- **Exercise objective**:
A word-for-word copy of the listing is needed. Retype it in full.

******************************

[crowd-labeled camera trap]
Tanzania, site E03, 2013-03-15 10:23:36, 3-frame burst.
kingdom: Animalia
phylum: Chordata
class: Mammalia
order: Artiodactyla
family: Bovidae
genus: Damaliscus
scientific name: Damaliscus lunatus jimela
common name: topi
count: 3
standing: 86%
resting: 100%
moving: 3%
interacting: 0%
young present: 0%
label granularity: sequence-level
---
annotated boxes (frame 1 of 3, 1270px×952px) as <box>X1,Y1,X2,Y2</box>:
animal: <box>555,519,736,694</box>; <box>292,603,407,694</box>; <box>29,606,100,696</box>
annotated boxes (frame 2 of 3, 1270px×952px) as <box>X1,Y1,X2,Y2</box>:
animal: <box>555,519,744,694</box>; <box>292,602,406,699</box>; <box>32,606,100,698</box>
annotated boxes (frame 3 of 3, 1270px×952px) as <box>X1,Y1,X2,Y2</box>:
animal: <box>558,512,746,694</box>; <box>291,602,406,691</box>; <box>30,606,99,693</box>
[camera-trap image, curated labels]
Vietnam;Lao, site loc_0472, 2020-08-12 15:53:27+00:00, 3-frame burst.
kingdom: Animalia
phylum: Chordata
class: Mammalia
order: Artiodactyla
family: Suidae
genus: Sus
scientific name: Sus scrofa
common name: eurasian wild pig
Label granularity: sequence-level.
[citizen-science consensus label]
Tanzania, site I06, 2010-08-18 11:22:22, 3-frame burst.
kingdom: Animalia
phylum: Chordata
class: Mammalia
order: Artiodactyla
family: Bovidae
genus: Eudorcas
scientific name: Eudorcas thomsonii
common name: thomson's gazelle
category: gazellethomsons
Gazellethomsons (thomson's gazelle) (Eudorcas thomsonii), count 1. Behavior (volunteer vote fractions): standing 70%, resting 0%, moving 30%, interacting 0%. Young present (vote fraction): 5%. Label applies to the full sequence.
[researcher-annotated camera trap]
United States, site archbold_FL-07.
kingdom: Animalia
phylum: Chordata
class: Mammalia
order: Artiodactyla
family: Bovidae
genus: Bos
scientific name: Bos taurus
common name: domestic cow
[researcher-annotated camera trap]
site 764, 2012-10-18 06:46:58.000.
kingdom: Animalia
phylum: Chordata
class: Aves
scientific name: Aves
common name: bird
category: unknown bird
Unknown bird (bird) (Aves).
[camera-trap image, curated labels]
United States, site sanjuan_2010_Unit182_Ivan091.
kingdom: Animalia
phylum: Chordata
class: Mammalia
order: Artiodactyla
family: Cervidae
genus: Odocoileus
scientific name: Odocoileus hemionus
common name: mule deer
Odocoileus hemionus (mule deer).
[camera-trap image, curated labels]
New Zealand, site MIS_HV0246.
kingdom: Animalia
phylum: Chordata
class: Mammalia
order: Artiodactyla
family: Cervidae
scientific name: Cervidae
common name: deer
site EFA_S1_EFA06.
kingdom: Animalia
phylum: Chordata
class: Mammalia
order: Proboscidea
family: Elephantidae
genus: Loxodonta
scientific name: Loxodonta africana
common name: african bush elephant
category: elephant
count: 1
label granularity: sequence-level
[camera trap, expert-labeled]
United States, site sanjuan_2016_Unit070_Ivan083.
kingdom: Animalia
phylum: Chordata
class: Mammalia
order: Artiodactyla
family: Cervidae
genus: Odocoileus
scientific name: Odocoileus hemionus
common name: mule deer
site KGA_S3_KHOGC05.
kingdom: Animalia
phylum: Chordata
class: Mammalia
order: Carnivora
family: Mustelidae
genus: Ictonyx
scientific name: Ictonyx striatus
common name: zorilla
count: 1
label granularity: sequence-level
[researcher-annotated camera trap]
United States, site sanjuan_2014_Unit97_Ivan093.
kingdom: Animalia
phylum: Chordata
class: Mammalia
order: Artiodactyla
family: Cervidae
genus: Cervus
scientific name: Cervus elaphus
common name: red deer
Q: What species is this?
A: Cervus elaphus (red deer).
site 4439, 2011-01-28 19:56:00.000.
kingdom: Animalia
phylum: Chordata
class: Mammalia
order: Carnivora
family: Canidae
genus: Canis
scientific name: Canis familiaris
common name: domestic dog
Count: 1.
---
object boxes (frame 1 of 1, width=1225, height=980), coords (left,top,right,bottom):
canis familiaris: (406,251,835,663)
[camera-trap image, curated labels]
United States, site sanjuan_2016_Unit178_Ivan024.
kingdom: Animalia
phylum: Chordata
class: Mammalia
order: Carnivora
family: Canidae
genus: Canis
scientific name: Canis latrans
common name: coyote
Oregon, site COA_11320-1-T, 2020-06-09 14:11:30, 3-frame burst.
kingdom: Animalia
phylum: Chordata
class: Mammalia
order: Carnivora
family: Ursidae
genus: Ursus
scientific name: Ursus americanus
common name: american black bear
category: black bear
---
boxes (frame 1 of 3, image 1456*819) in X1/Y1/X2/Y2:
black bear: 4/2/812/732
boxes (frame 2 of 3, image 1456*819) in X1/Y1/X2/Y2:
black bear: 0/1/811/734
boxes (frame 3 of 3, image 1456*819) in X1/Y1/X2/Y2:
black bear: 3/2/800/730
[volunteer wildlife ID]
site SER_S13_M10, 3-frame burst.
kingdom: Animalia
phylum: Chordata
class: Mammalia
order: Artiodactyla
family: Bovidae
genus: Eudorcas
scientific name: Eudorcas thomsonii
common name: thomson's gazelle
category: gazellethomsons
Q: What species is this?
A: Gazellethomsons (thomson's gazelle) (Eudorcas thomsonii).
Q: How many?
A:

******************************

- **Answer space**:
[crowd-labeled camera trap]
Tanzania, site E03, 2013-03-15 10:23:36, 3-frame burst.
kingdom: Animalia
phylum: Chordata
class: Mammalia
order: Artiodactyla
family: Bovidae
genus: Damaliscus
scientific name: Damaliscus lunatus jimela
common name: topi
count: 3
standing: 86%
resting: 100%
moving: 3%
interacting: 0%
young present: 0%
label granularity: sequence-level
---
annotated boxes (frame 1 of 3, 1270px×952px) as <box>X1,Y1,X2,Y2</box>:
animal: <box>555,519,736,694</box>; <box>292,603,407,694</box>; <box>29,606,100,696</box>
annotated boxes (frame 2 of 3, 1270px×952px) as <box>X1,Y1,X2,Y2</box>:
animal: <box>555,519,744,694</box>; <box>292,602,406,699</box>; <box>32,606,100,698</box>
annotated boxes (frame 3 of 3, 1270px×952px) as <box>X1,Y1,X2,Y2</box>:
animal: <box>558,512,746,694</box>; <box>291,602,406,691</box>; <box>30,606,99,693</box>
[camera-trap image, curated labels]
Vietnam;Lao, site loc_0472, 2020-08-12 15:53:27+00:00, 3-frame burst.
kingdom: Animalia
phylum: Chordata
class: Mammalia
order: Artiodactyla
family: Suidae
genus: Sus
scientific name: Sus scrofa
common name: eurasian wild pig
Label granularity: sequence-level.
[citizen-science consensus label]
Tanzania, site I06, 2010-08-18 11:22:22, 3-frame burst.
kingdom: Animalia
phylum: Chordata
class: Mammalia
order: Artiodactyla
family: Bovidae
genus: Eudorcas
scientific name: Eudorcas thomsonii
common name: thomson's gazelle
category: gazellethomsons
Gazellethomsons (thomson's gazelle) (Eudorcas thomsonii), count 1. Behavior (volunteer vote fractions): standing 70%, resting 0%, moving 30%, interacting 0%. Young present (vote fraction): 5%. Label applies to the full sequence.
[researcher-annotated camera trap]
United States, site archbold_FL-07.
kingdom: Animalia
phylum: Chordata
class: Mammalia
order: Artiodactyla
family: Bovidae
genus: Bos
scientific name: Bos taurus
common name: domestic cow
[researcher-annotated camera trap]
site 764, 2012-10-18 06:46:58.000.
kingdom: Animalia
phylum: Chordata
class: Aves
scientific name: Aves
common name: bird
category: unknown bird
Unknown bird (bird) (Aves).
[camera-trap image, curated labels]
United States, site sanjuan_2010_Unit182_Ivan091.
kingdom: Animalia
phylum: Chordata
class: Mammalia
order: Artiodactyla
family: Cervidae
genus: Odocoileus
scientific name: Odocoileus hemionus
common name: mule deer
Odocoileus hemionus (mule deer).
[camera-trap image, curated labels]
New Zealand, site MIS_HV0246.
kingdom: Animalia
phylum: Chordata
class: Mammalia
order: Artiodactyla
family: Cervidae
scientific name: Cervidae
common name: deer
site EFA_S1_EFA06.
kingdom: Animalia
phylum: Chordata
class: Mammalia
order: Proboscidea
family: Elephantidae
genus: Loxodonta
scientific name: Loxodonta africana
common name: african bush elephant
category: elephant
count: 1
label granularity: sequence-level
[camera trap, expert-labeled]
United States, site sanjuan_2016_Unit070_Ivan083.
kingdom: Animalia
phylum: Chordata
class: Mammalia
order: Artiodactyla
family: Cervidae
genus: Odocoileus
scientific name: Odocoileus hemionus
common name: mule deer
site KGA_S3_KHOGC05.
kingdom: Animalia
phylum: Chordata
class: Mammalia
order: Carnivora
family: Mustelidae
genus: Ictonyx
scientific name: Ictonyx striatus
common name: zorilla
count: 1
label granularity: sequence-level
[researcher-annotated camera trap]
United States, site sanjuan_2014_Unit97_Ivan093.
kingdom: Animalia
phylum: Chordata
class: Mammalia
order: Artiodactyla
family: Cervidae
genus: Cervus
scientific name: Cervus elaphus
common name: red deer
Q: What species is this?
A: Cervus elaphus (red deer).
site 4439, 2011-01-28 19:56:00.000.
kingdom: Animalia
phylum: Chordata
class: Mammalia
order: Carnivora
family: Canidae
genus: Canis
scientific name: Canis familiaris
common name: domestic dog
Count: 1.
---
object boxes (frame 1 of 1, width=1225, height=980), coords (left,top,right,bottom):
canis familiaris: (406,251,835,663)
[camera-trap image, curated labels]
United States, site sanjuan_2016_Unit178_Ivan024.
kingdom: Animalia
phylum: Chordata
class: Mammalia
order: Carnivora
family: Canidae
genus: Canis
scientific name: Canis latrans
common name: coyote
Oregon, site COA_11320-1-T, 2020-06-09 14:11:30, 3-frame burst.
kingdom: Animalia
phylum: Chordata
class: Mammalia
order: Carnivora
family: Ursidae
genus: Ursus
scientific name: Ursus americanus
common name: american black bear
category: black bear
---
boxes (frame 1 of 3, image 1456*819) in X1/Y1/X2/Y2:
black bear: 4/2/812/732
boxes (frame 2 of 3, image 1456*819) in X1/Y1/X2/Y2:
black bear: 0/1/811/734
boxes (frame 3 of 3, image 1456*819) in X1/Y1/X2/Y2:
black bear: 3/2/800/730
[volunteer wildlife ID]
site SER_S13_M10, 3-frame burst.
kingdom: Animalia
phylum: Chordata
class: Mammalia
order: Artiodactyla
family: Bovidae
genus: Eudorcas
scientific name: Eudorcas thomsonii
common name: thomson's gazelle
category: gazellethomsons
Q: What species is this?
A: Gazellethomsons (thomson's gazelle) (Eudorcas thomsonii).
Q: How many?
A:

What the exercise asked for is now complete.